## Prompt
Repeat the entries that follow, exactly as they are written.

* * * *

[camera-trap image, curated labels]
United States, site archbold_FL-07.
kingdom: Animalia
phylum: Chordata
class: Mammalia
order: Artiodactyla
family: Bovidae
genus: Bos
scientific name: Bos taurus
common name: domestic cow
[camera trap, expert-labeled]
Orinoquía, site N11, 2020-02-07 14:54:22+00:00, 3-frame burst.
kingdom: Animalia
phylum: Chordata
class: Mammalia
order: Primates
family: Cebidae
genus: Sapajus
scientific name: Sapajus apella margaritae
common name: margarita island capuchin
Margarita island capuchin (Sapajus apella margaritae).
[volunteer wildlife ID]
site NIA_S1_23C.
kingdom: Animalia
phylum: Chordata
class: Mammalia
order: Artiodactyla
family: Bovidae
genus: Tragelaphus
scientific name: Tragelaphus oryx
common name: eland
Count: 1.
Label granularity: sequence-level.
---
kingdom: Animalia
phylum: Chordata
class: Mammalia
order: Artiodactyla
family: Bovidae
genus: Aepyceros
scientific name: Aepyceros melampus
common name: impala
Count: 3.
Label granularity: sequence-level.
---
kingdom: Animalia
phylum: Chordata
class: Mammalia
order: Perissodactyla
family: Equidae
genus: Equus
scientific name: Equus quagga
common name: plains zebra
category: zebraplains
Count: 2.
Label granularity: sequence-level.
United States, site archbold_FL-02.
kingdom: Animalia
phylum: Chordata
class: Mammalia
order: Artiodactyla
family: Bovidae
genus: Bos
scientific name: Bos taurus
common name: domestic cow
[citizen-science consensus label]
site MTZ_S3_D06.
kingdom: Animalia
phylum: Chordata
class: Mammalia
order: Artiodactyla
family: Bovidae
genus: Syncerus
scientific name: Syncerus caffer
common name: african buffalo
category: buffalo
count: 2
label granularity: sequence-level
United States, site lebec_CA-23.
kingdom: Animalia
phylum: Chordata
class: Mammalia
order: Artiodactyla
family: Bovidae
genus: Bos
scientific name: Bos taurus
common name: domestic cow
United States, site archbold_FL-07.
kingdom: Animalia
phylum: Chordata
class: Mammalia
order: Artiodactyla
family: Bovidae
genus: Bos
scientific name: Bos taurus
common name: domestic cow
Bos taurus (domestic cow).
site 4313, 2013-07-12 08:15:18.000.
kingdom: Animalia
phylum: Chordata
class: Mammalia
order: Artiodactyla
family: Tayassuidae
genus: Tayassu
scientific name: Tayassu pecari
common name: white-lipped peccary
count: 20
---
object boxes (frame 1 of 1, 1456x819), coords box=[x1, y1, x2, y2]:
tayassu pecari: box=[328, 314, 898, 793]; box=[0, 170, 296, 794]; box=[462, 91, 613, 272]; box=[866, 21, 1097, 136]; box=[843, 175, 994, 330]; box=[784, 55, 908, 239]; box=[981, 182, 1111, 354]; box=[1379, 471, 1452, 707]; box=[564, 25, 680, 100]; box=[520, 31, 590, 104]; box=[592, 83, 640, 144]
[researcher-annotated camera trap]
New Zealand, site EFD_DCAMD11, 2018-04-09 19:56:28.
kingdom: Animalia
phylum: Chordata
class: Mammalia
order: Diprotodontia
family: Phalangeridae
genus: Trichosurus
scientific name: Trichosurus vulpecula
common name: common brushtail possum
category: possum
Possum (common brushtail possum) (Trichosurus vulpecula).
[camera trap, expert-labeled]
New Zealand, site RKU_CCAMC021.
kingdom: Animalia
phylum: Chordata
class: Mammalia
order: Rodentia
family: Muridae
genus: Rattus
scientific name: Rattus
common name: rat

* * * *

## Answer box
[camera-trap image, curated labels]
United States, site archbold_FL-07.
kingdom: Animalia
phylum: Chordata
class: Mammalia
order: Artiodactyla
family: Bovidae
genus: Bos
scientific name: Bos taurus
common name: domestic cow
[camera trap, expert-labeled]
Orinoquía, site N11, 2020-02-07 14:54:22+00:00, 3-frame burst.
kingdom: Animalia
phylum: Chordata
class: Mammalia
order: Primates
family: Cebidae
genus: Sapajus
scientific name: Sapajus apella margaritae
common name: margarita island capuchin
Margarita island capuchin (Sapajus apella margaritae).
[volunteer wildlife ID]
site NIA_S1_23C.
kingdom: Animalia
phylum: Chordata
class: Mammalia
order: Artiodactyla
family: Bovidae
genus: Tragelaphus
scientific name: Tragelaphus oryx
common name: eland
Count: 1.
Label granularity: sequence-level.
---
kingdom: Animalia
phylum: Chordata
class: Mammalia
order: Artiodactyla
family: Bovidae
genus: Aepyceros
scientific name: Aepyceros melampus
common name: impala
Count: 3.
Label granularity: sequence-level.
---
kingdom: Animalia
phylum: Chordata
class: Mammalia
order: Perissodactyla
family: Equidae
genus: Equus
scientific name: Equus quagga
common name: plains zebra
category: zebraplains
Count: 2.
Label granularity: sequence-level.
United States, site archbold_FL-02.
kingdom: Animalia
phylum: Chordata
class: Mammalia
order: Artiodactyla
family: Bovidae
genus: Bos
scientific name: Bos taurus
common name: domestic cow
[citizen-science consensus label]
site MTZ_S3_D06.
kingdom: Animalia
phylum: Chordata
class: Mammalia
order: Artiodactyla
family: Bovidae
genus: Syncerus
scientific name: Syncerus caffer
common name: african buffalo
category: buffalo
count: 2
label granularity: sequence-level
United States, site lebec_CA-23.
kingdom: Animalia
phylum: Chordata
class: Mammalia
order: Artiodactyla
family: Bovidae
genus: Bos
scientific name: Bos taurus
common name: domestic cow
United States, site archbold_FL-07.
kingdom: Animalia
phylum: Chordata
class: Mammalia
order: Artiodactyla
family: Bovidae
genus: Bos
scientific name: Bos taurus
common name: domestic cow
Bos taurus (domestic cow).
site 4313, 2013-07-12 08:15:18.000.
kingdom: Animalia
phylum: Chordata
class: Mammalia
order: Artiodactyla
family: Tayassuidae
genus: Tayassu
scientific name: Tayassu pecari
common name: white-lipped peccary
count: 20
---
object boxes (frame 1 of 1, 1456x819), coords box=[x1, y1, x2, y2]:
tayassu pecari: box=[328, 314, 898, 793]; box=[0, 170, 296, 794]; box=[462, 91, 613, 272]; box=[866, 21, 1097, 136]; box=[843, 175, 994, 330]; box=[784, 55, 908, 239]; box=[981, 182, 1111, 354]; box=[1379, 471, 1452, 707]; box=[564, 25, 680, 100]; box=[520, 31, 590, 104]; box=[592, 83, 640, 144]
[researcher-annotated camera trap]
New Zealand, site EFD_DCAMD11, 2018-04-09 19:56:28.
kingdom: Animalia
phylum: Chordata
class: Mammalia
order: Diprotodontia
family: Phalangeridae
genus: Trichosurus
scientific name: Trichosurus vulpecula
common name: common brushtail possum
category: possum
Possum (common brushtail possum) (Trichosurus vulpecula).
[camera trap, expert-labeled]
New Zealand, site RKU_CCAMC021.
kingdom: Animalia
phylum: Chordata
class: Mammalia
order: Rodentia
family: Muridae
genus: Rattus
scientific name: Rattus
common name: rat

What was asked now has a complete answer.